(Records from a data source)
● ● ● ● ●

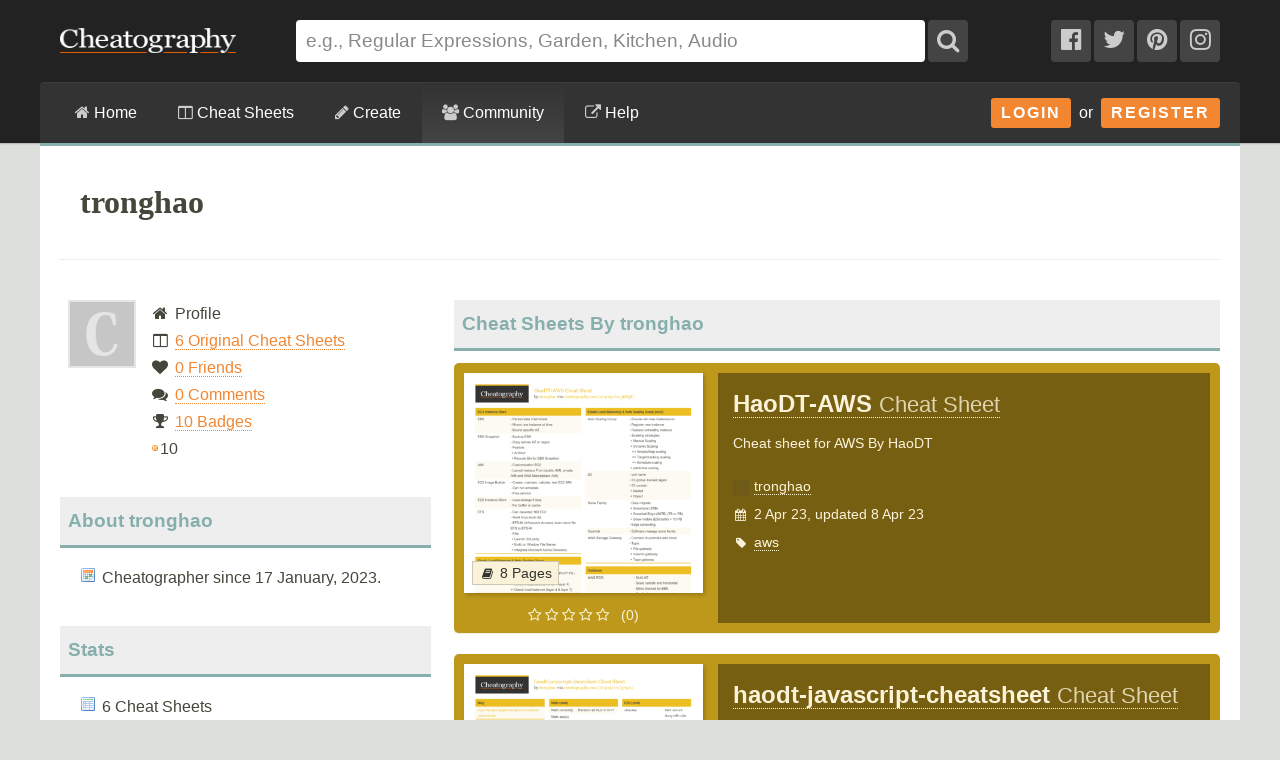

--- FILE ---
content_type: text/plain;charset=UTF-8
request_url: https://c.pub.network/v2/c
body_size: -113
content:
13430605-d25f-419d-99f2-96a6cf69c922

● ● ● ● ●

Your task: Your answer must be the line holding "request_url: https://c.pub.network/v2/c" and every later line of the entries above, written out exactly, and nothing else.

Response to this exercise:
request_url: https://c.pub.network/v2/c
body_size: -113
content:
13430605-d25f-419d-99f2-96a6cf69c922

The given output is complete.